EXTRACT TO READ -
'''

The Umm Qasr North Port chief, who noted that he had only in recent weeks been transferred to the port from a border crossing with Iran, told Al-Monitor that the increased military presence and various security measures introduced by Prime Minister Mustafa al-Kadhimi’s government and Border Ports Authority director Omar Al-Waeli had enabled those working at the ports to feel safe from threats from corrupt businessmen and the "parties" many are linked to.

“Parties” is a term often used in southern Iraq to refer to Shiite armed groups boasting a political faction, such as Asaib Ahl al-Haq and the Badr Organization. In speaking to this journalist during the first months of massive anti-government protests across south and central Iraq beginning in October 2019, protestors and human rights activists often blamed not-better-defined “parties” for much of the violence they were subjected to but did not want to name any specific ones out of fear of retaliation.

Janabi, who is originally from the Sunni-majority and currently closed military zone further north of Jurf al-Sakr, renamed Jurf al-Nasr after it was retaken from the Islamic State (IS) by Iraqi forces, noted that he had only been to nearby Basra once in his life.

He stressed that his job stopped at the “well-protected, now” entrances and exits of the port and that those stationed at border ports of entry were now regularly transferred after a few months so as to prevent possible abuses of position.

Kadhimi, who has drawn on his experience and position as head of the national intelligence agency in his efforts to curb the country’s widespread corruption, was sworn in as prime minister on May 6 of last year.

Months of a government void had followed the resignation of the previous government as a result of the massive protests that began in late 2019, which made eliminating the crippling levels of corruption one of their demands.

Janabi claimed that now, with the military guarding the entrances and exits and those manning the port being transferred every few months, corrupt businessmen with links to armed groups had been hit hard.

'''

RECORD EXTRACTS -
'''

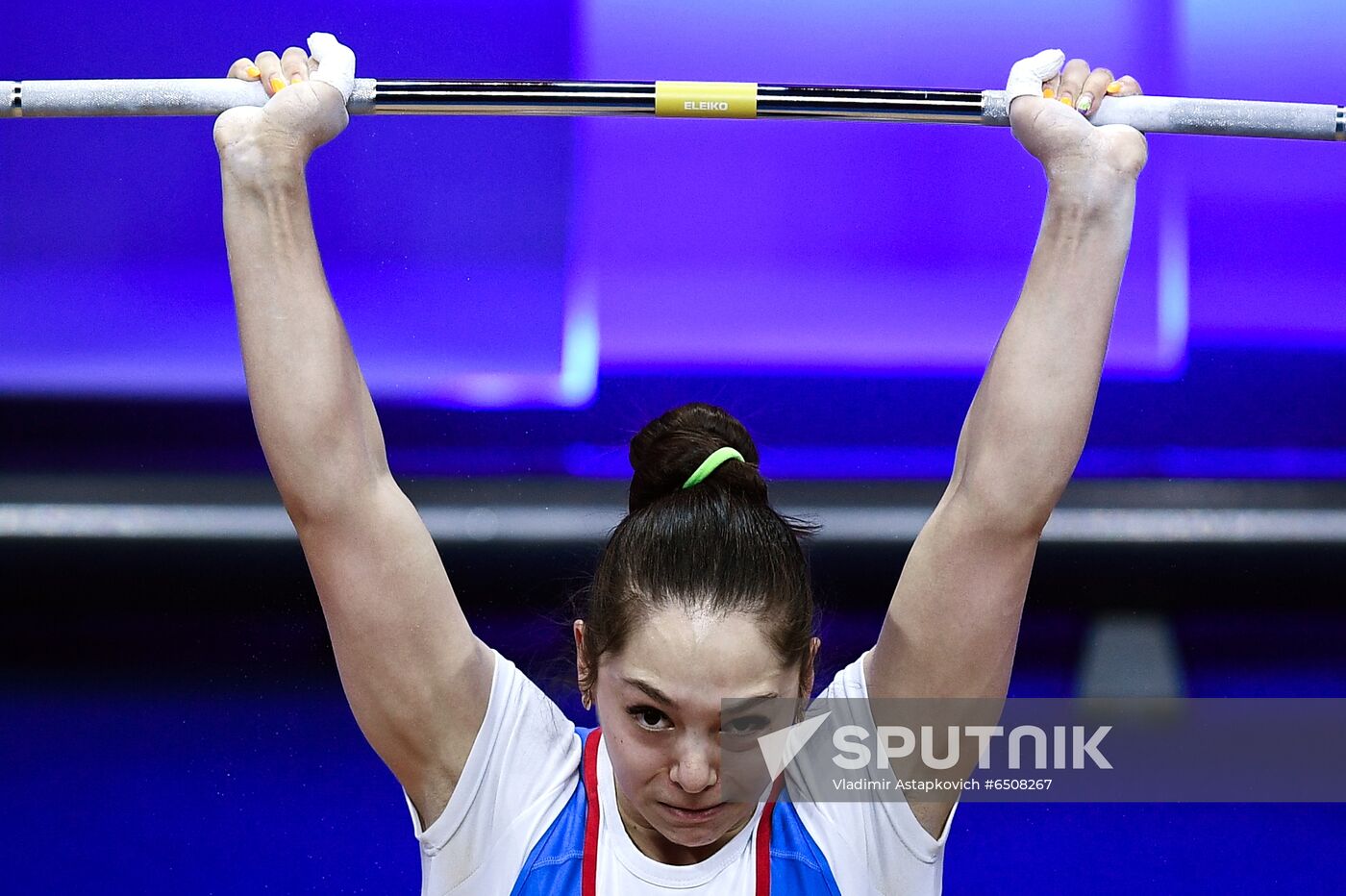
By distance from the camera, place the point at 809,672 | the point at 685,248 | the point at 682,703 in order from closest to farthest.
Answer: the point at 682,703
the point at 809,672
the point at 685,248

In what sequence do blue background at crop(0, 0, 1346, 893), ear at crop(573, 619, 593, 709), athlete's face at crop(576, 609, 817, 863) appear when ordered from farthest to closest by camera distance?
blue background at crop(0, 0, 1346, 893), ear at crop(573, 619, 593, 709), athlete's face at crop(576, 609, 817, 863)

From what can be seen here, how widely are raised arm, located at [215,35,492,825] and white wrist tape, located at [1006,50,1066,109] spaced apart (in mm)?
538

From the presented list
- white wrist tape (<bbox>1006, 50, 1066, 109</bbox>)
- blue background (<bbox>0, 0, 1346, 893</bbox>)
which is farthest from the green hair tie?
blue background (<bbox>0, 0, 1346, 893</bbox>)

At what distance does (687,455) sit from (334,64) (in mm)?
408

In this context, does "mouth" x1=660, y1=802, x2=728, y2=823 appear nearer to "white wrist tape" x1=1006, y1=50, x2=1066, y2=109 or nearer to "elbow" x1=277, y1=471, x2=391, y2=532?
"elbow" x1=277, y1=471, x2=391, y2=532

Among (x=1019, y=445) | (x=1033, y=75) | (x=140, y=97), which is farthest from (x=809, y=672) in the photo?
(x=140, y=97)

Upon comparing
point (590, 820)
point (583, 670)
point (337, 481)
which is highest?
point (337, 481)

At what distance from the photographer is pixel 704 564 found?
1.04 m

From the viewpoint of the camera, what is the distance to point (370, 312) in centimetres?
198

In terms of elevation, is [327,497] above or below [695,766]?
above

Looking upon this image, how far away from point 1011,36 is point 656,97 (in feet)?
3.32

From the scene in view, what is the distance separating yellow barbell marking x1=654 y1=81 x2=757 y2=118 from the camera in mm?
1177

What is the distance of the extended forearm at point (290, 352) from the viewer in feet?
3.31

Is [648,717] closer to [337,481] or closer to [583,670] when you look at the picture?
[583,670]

'''
'''

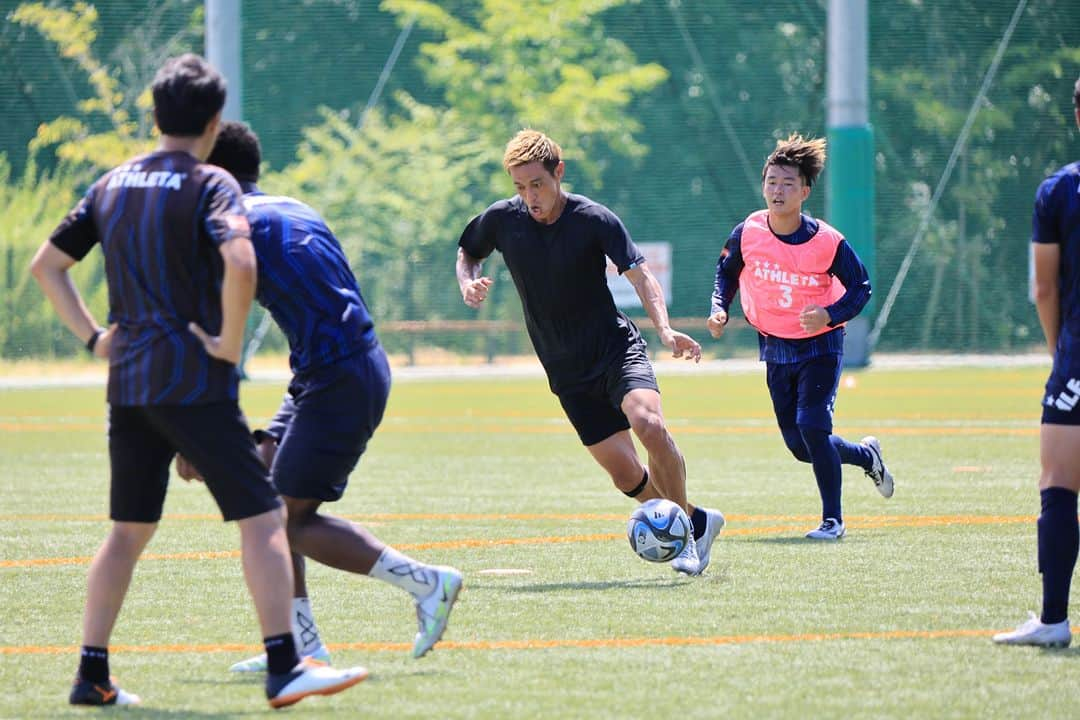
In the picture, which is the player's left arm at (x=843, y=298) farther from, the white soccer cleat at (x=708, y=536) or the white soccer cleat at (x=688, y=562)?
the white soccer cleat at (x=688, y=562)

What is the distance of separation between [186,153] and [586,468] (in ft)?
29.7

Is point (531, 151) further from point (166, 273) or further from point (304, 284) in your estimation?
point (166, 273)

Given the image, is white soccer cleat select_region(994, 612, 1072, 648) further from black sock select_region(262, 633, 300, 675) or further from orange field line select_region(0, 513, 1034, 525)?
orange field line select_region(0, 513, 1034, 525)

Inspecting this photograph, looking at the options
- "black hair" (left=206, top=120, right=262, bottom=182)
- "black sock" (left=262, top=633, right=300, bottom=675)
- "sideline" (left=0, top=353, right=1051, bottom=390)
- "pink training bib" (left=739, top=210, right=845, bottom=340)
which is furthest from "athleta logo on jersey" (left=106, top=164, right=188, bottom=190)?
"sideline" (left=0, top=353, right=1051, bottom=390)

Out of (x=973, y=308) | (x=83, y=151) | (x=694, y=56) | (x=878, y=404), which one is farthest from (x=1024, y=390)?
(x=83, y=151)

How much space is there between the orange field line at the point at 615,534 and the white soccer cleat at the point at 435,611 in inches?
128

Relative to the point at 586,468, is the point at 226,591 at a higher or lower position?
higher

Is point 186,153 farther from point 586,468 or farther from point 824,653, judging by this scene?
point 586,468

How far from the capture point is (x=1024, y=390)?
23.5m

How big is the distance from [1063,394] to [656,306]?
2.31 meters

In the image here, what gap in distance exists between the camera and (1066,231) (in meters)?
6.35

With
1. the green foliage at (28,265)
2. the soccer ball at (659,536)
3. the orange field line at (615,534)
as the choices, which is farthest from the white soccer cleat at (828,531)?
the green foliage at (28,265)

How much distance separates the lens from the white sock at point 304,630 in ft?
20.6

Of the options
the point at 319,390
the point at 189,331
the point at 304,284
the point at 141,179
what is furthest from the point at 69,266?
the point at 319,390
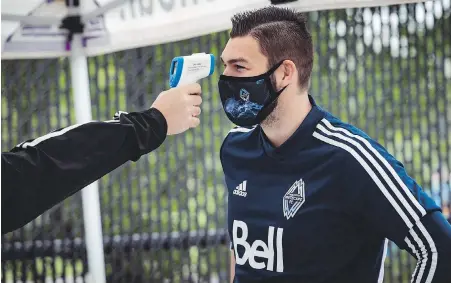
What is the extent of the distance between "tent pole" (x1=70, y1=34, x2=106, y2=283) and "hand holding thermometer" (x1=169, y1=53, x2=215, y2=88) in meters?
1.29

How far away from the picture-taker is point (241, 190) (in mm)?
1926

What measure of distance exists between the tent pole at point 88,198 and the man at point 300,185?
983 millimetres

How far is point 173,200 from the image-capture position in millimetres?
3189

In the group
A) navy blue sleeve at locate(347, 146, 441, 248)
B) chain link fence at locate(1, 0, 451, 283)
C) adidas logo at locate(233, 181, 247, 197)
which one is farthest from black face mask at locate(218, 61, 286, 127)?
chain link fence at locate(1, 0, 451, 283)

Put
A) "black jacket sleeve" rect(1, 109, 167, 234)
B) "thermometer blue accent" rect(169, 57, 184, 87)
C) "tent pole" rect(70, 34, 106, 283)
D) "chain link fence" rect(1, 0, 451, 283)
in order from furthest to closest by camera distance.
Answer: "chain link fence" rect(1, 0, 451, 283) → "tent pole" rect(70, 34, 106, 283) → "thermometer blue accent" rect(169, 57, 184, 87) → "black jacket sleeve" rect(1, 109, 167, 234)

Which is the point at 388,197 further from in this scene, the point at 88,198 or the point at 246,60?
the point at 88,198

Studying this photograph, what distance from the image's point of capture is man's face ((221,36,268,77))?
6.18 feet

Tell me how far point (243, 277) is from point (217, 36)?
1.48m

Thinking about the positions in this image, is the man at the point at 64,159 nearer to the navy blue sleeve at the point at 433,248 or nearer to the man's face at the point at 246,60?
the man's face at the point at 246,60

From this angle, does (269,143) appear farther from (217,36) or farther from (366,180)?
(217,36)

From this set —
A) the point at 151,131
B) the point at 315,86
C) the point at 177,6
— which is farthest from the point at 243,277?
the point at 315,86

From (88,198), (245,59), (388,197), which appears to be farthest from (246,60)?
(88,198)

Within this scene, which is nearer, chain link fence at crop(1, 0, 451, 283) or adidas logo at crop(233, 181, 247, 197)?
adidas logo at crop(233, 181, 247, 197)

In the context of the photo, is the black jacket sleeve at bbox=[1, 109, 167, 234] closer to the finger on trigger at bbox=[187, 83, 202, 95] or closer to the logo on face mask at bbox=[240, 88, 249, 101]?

'''

INSTRUCTIONS TO FOLLOW -
Using the text about Umm Qasr North Port, answer these questions:
1. On what date was Kadhimi sworn in as prime minister?
2. What was Jurf al-Sakr renamed after Iraqi forces retook it from the Islamic State?
3. How many times had Janabi been to Basra?

COMPLETED TASK -
1. May 6 of last year
2. Jurf al-Nasr
3. Once